Unlike traditional chemotherapy, radioligand therapy's toxicity may be inversely correlated with tumor volume. In low-burden disease, fewer cancer cells act as a 'sink' for the drug, potentially leading to higher radiation exposure and side effects in healthy, PSMA-expressing tissues like salivary glands.

The LUNAR trial's positive outcome was unexpected.
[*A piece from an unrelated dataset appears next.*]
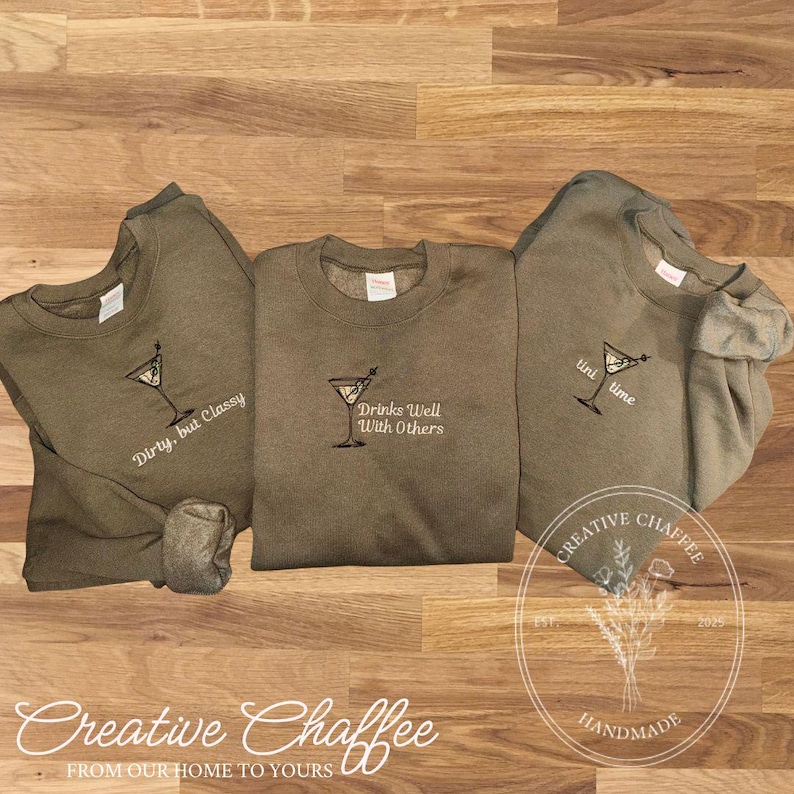 May include: Three olive green sweatshirts with embroidered martini glass designs. One says "Dirty, but Classy," another "Drinks Well With Others," and the third "tini time." The sweatshirts are from Creative Chaffee.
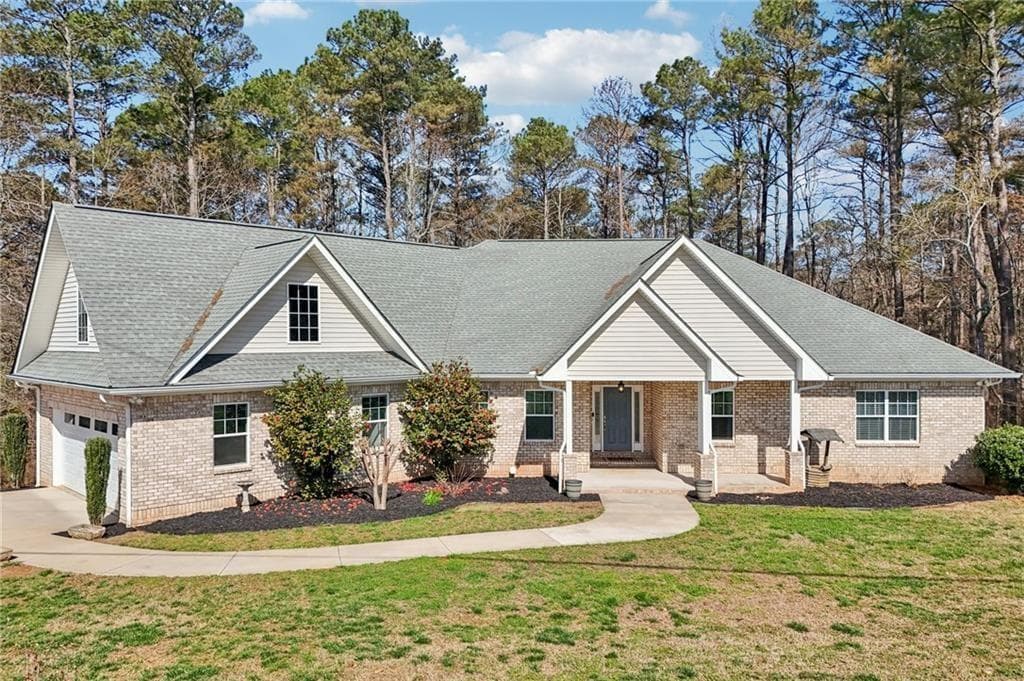 4 bedroom, 3 bathroom, 2,582 sq ft single family residence for sale at 7055 Bannister Road, Cumming, GA 30028 — photo 5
Patients received SBRT for all PET-visible lesions, meaning the added Lutetium-PSMA was targeting disease that couldn't be seen. This implies the radioligand can effectively bind to and treat microscopic cancer cells, challenging the notion it only works on clearly imaged tumors.

The future of advanced prostate cancer treatment is shifting towards therapies that target cell surface markers. This new era will be defined by a growing arsenal of radioligands, T-cell engaging bispecific antibodies (BiTEs), and antibody-drug conjugates (ADCs) aimed at targets like PSMA, B7-H3, and HK2.
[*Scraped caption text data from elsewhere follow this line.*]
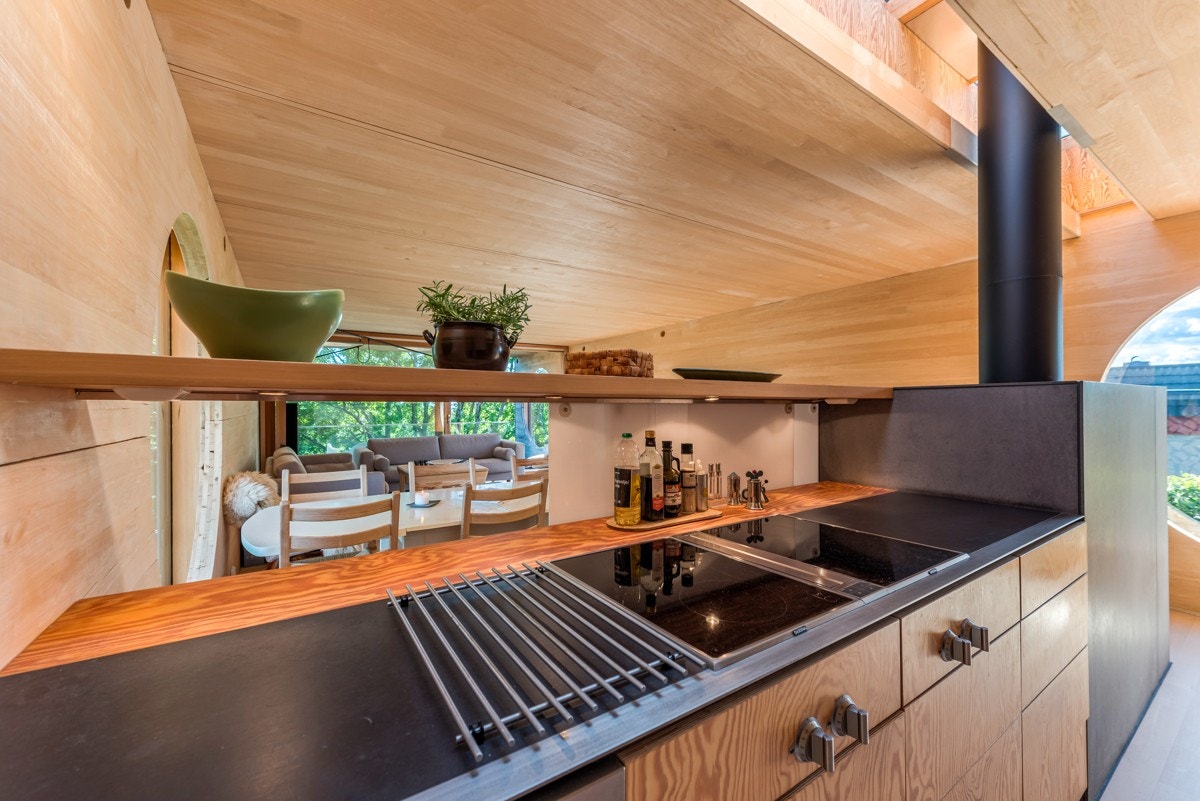 Kjøkkenet har innredning med fronter i glatt furufiner og integrerte kvalitetshvitevarer Galleribilde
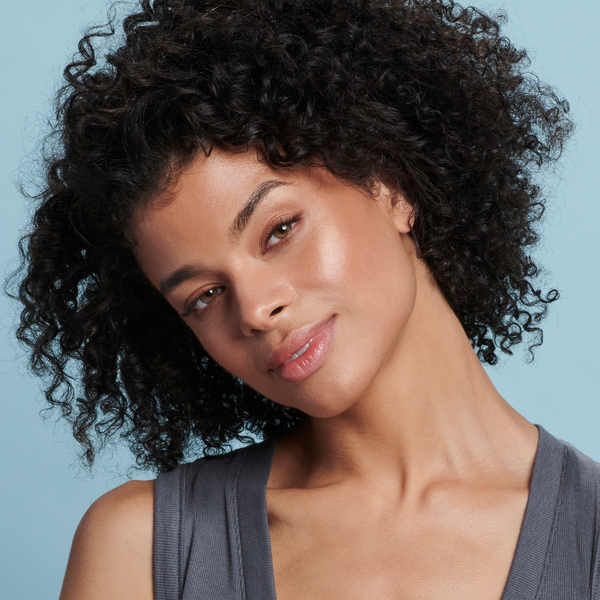 Woman  with medium skin tone wearing Sunforgettable® Total Protection™ Face Shield Bronze SPF 50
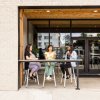 Three smiling friends drinking wine on front patio of wine store during daytime.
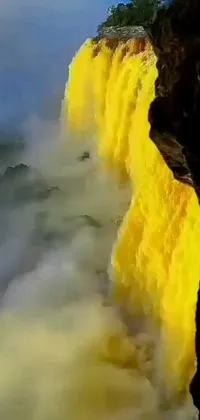 This live wallpaper showcases a beautiful picture of a yellow-colored waterfall inspired by National Geographic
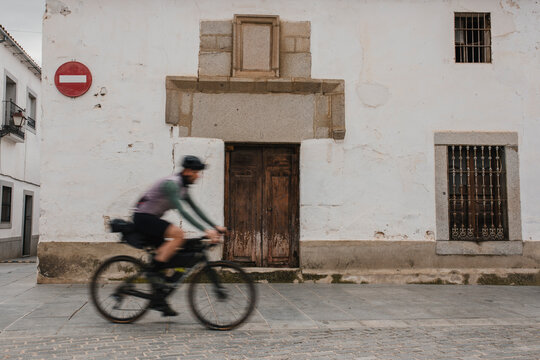 Mature man cycling in front of old house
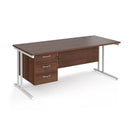Dams Maestro 25 straight desk in walnut and white with 800mm depth, fixed three-drawer pedestal, and cantilever legs.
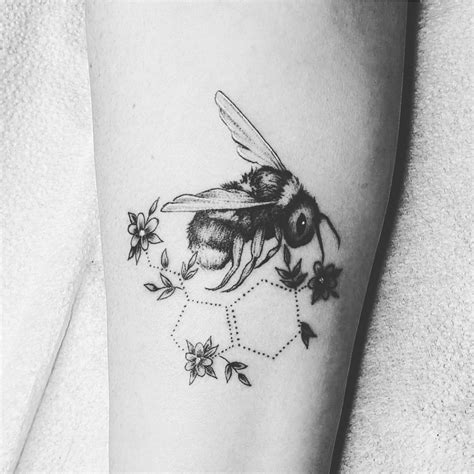 black and white bee tattoo.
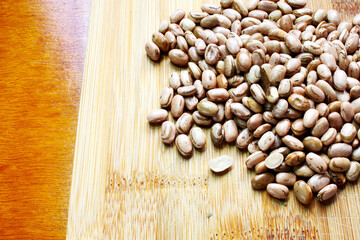 Carioca beans scattered on the cutting board. Brazilian grains.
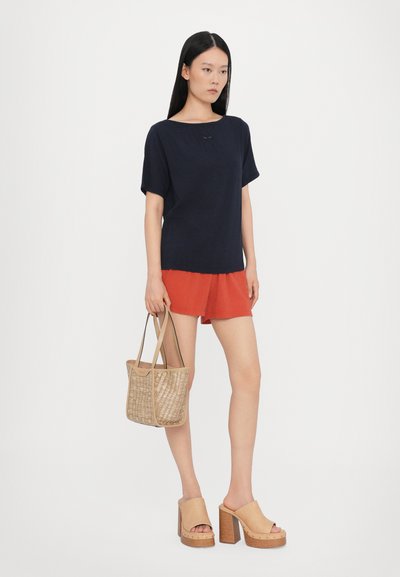 Top in cotone blu navy a maniche corte, pantaloni corti rossi, sandali beige con tacco spesso e borsa a tracolla intrecciata. Design semplice con vestibilità rilassata e texture liscia.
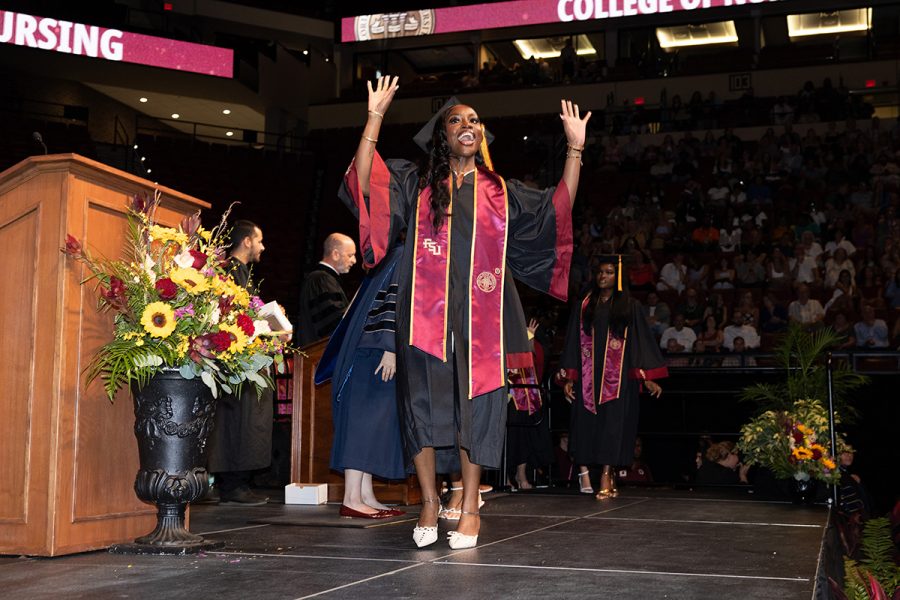 A Florida State University graduate celebrates during one of the summer ceremonies, Friday, Aug. 1, 2025, at the Donald L. Tucker Civic Center. (FSU Photography)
If lutetium-PSMA is approved and used upfront in hormone-sensitive disease, clinicians may become more comfortable with radioligands generally. This could lead them to use the enzalutamide-radium combination more frequently later on, paradoxically increasing radium's use by flipping the current treatment sequence.

For patients with conventionally negative imaging but positive PSMA PET scans (oligometastatic disease), continuous intensified therapy may be overtreatment. A new paradigm involves metastasis-directed therapy followed by a short course of escalated treatment, then stopping to observe. This "time-limited" approach balances efficacy with reducing long-term treatment burden.
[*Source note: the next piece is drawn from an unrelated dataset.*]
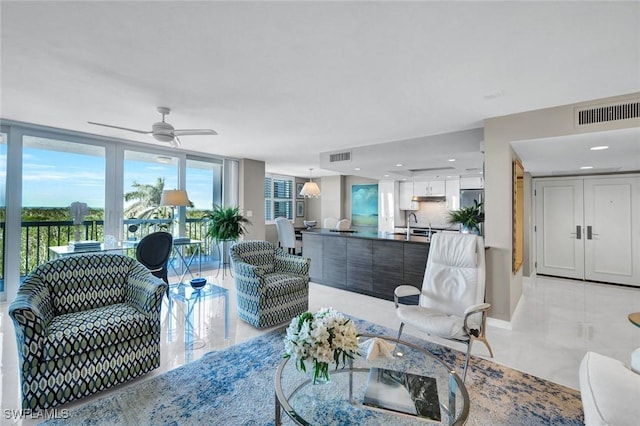 living room with light tile patterned floors, expansive windows, visible vents, and a ceiling fan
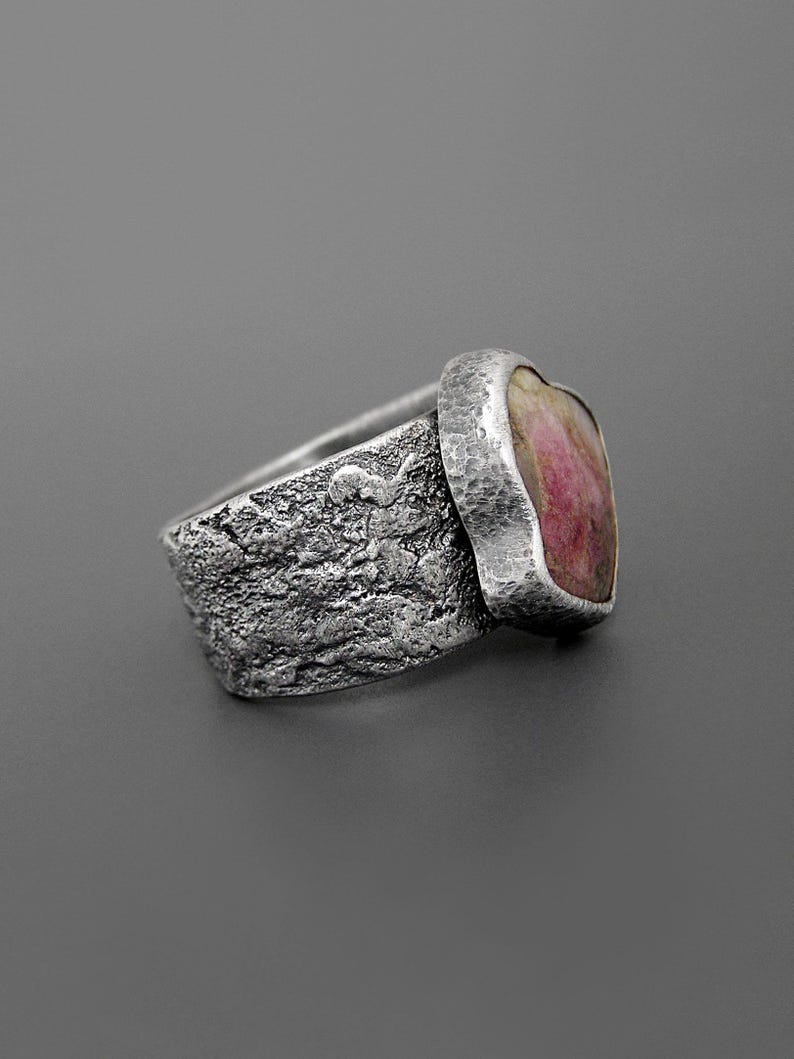 May include: A textured silver ring with a heart-shaped pink gemstone. The ring has a rough, organic texture on the band and a smooth, hammered bezel setting for the stone. The gemstone has a mix of pink and white hues.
Unlike traditional CT scans, PSMA-PET scans visualize the biological heterogeneity of prostate cancer, showing which lesions are target-rich and which are not. While insightful, this "shines a flashlight" on the problem, creating new clinical challenges, such as how to manage a patient whose disease largely disappears except for two resistant lesions.

Medical oncologists are trained to treat continuously to eliminate micrometastatic disease. Radioligand therapy challenges this dogma, as its effectiveness is tied to target volume. As tumors shrink, the therapy becomes less potent against the cancer and relatively more toxic to healthy organs, requiring a mental shift to an adaptive, physics-based model.

Unlike chemotherapy, radioligand therapy's effectiveness wanes as tumors shrink. With less PSMA target for the drug to bind to, less radiation is delivered to the cancer. This physical reality supports "adaptive dosing"—stopping treatment in high-responders to spare healthy tissue and resume later if needed.